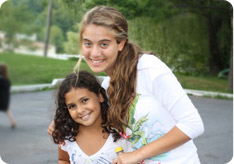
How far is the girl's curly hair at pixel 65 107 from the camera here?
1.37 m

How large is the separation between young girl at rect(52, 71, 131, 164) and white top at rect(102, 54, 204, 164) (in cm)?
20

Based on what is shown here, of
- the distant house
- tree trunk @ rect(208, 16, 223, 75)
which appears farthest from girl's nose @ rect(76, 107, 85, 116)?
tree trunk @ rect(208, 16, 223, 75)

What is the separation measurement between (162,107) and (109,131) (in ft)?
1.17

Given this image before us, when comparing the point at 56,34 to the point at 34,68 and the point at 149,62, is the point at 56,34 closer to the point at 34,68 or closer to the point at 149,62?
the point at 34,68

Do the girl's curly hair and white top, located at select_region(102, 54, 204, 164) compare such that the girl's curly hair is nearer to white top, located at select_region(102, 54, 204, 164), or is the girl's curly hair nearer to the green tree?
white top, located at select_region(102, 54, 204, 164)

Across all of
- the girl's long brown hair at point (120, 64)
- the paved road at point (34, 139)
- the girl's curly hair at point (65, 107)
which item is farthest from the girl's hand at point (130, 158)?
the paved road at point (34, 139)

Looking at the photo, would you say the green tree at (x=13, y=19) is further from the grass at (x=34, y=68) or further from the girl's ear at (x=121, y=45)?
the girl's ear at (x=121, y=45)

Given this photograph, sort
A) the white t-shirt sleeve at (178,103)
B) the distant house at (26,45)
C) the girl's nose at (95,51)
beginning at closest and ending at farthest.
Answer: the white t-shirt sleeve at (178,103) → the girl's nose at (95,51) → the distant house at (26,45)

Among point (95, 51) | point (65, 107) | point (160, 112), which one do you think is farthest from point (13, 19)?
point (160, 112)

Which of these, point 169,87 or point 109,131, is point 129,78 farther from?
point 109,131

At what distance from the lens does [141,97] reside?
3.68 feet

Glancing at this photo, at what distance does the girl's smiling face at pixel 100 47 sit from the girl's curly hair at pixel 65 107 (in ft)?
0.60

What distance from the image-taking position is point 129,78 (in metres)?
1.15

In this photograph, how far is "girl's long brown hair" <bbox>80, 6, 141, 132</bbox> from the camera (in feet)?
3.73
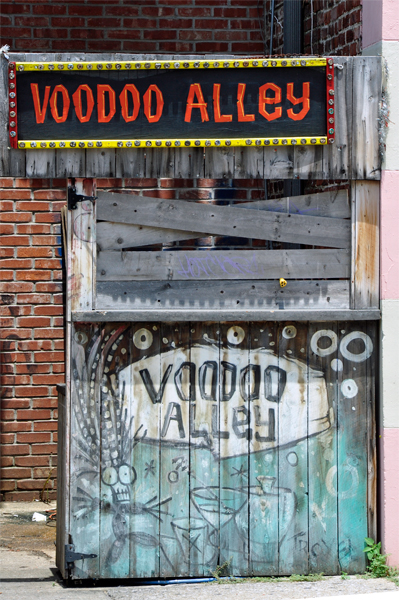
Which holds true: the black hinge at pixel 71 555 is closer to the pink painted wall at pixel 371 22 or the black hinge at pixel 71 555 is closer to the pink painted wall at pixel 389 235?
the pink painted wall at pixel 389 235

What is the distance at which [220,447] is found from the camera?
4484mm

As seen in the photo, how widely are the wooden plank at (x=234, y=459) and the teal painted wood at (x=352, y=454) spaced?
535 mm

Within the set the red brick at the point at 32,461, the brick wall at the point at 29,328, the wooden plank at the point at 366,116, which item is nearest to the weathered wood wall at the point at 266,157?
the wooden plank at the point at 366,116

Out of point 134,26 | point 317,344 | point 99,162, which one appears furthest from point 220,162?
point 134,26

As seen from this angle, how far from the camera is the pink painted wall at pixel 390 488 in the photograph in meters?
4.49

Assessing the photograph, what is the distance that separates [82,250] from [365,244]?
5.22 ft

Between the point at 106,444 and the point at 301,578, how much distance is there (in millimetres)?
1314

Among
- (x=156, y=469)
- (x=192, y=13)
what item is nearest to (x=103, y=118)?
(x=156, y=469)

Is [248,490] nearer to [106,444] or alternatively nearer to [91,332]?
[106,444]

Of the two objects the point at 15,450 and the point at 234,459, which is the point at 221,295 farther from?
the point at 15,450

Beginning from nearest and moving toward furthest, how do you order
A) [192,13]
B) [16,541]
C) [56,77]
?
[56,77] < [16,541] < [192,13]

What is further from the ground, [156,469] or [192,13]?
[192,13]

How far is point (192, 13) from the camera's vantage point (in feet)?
----------
#### Problem statement:
Starting at the line that contains "Beginning from nearest" and stopping after the last of the items, give those lines again, requests included. Scale every coordinate in the answers by 0.8 and round to whole numbers, with halves rounded up.

#### Result for this exercise:
Beginning from nearest and moving toward furthest, how do you order
A) [192,13]
B) [16,541]
C) [56,77]
?
[45,62] < [13,433] < [154,10]

What is further from the ground, [156,469] or [192,13]?
[154,10]

How far is point (192, 13) from the camera's vantage point (in feet)?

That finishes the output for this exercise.